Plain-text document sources
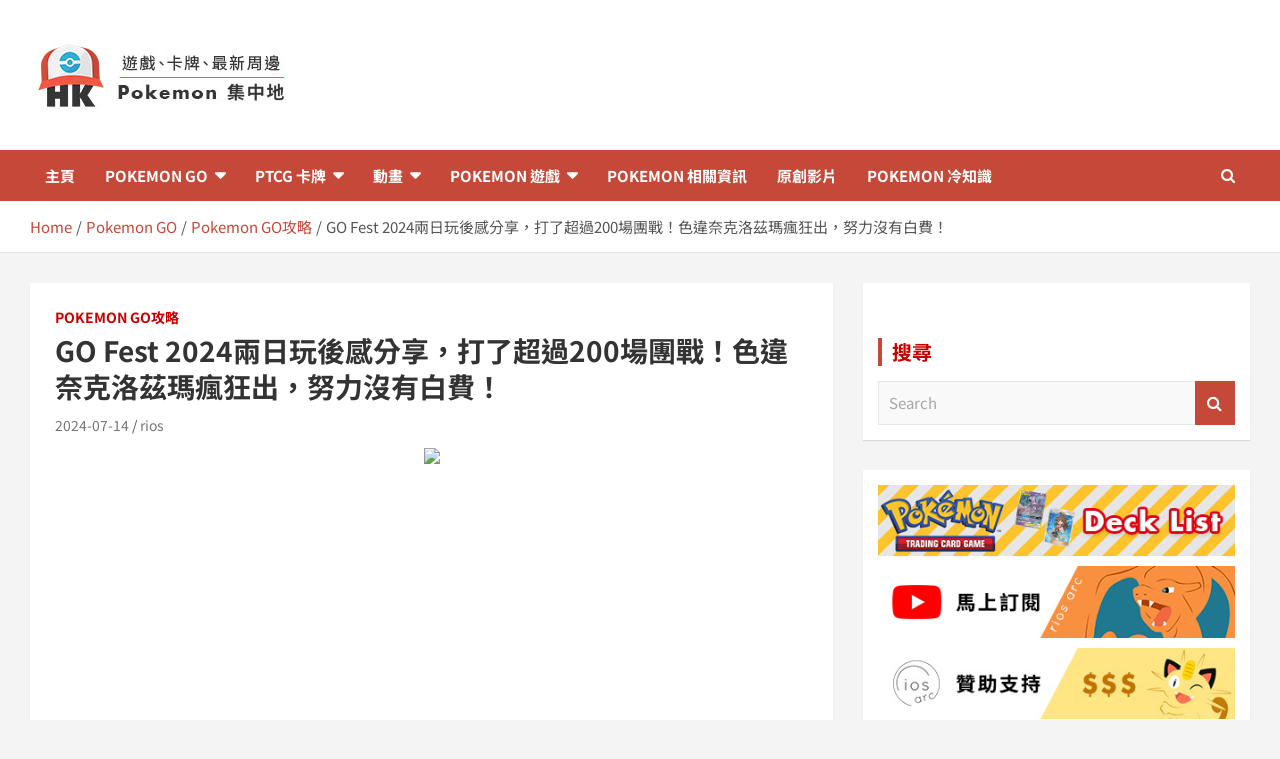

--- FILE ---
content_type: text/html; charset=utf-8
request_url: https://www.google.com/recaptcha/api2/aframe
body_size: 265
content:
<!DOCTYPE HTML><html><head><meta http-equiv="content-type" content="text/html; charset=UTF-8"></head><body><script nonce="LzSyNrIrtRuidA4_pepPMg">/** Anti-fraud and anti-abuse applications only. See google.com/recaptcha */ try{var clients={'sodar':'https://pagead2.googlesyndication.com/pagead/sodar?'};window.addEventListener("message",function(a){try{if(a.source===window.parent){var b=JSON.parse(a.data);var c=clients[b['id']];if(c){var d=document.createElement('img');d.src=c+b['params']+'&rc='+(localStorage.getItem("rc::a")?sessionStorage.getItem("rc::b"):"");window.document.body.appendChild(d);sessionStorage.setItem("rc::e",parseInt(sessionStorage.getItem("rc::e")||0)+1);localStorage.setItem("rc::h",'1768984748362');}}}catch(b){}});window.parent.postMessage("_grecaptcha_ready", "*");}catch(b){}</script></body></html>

* * *

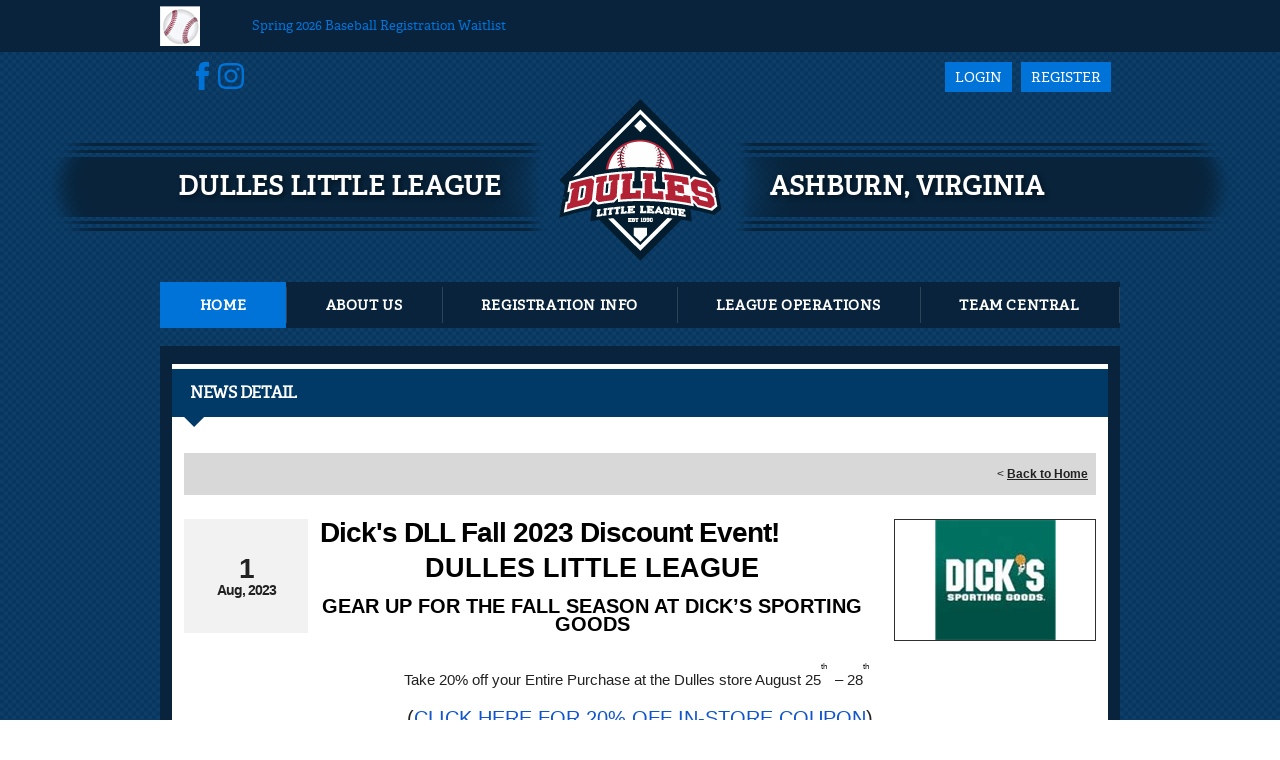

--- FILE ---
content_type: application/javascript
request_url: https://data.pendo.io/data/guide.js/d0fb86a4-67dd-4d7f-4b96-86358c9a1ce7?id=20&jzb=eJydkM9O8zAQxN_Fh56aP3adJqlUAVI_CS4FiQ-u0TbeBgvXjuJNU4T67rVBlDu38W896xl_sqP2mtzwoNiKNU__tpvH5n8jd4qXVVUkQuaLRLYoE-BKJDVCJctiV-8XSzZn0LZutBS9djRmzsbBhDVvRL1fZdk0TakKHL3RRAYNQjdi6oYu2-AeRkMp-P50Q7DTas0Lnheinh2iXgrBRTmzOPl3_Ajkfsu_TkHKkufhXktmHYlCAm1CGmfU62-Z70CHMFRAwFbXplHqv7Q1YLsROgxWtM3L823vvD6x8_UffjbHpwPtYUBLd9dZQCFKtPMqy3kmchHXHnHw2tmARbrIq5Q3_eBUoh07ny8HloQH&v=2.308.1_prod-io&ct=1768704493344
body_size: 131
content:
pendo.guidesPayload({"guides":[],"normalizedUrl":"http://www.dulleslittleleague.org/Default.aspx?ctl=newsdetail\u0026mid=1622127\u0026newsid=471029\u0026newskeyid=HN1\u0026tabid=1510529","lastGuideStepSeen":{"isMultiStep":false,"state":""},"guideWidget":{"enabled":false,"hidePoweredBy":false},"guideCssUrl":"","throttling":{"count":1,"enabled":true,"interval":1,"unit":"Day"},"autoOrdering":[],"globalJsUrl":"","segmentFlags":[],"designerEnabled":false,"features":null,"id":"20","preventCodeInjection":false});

● **Exercise requirements**
Which lines above run from the one containing "request_url: https://www.google.com/recaptcha/api2/aframe" to the one containing "Anti-fraud and anti-abuse"? Give them again exactly, both ends included.

● **Exercise answer**
request_url: https://www.google.com/recaptcha/api2/aframe
body_size: 265
content:
<!DOCTYPE HTML><html><head><meta http-equiv="content-type" content="text/html; charset=UTF-8"></head><body><script nonce="LzSyNrIrtRuidA4_pepPMg">/** Anti-fraud and anti-abuse applications only. See google.com/recaptcha */ try{var clients={'sodar':'https://pagead2.googlesyndication.com/pagead/sodar?'};window.addEventListener("message",function(a){try{if(a.source===window.parent){var b=JSON.parse(a.data);var c=clients[b['id']];if(c){var d=document.createElement('img');d.src=c+b['params']+'&rc='+(localStorage.getItem("rc::a")?sessionStorage.getItem("rc::b"):"");window.document.body.appendChild(d);sessionStorage.setItem("rc::e",parseInt(sessionStorage.getItem("rc::e")||0)+1);localStorage.setItem("rc::h",'1768984748362');}}}catch(b){}});window.parent.postMessage("_grecaptcha_ready", "*");}catch(b){}</script></body></html>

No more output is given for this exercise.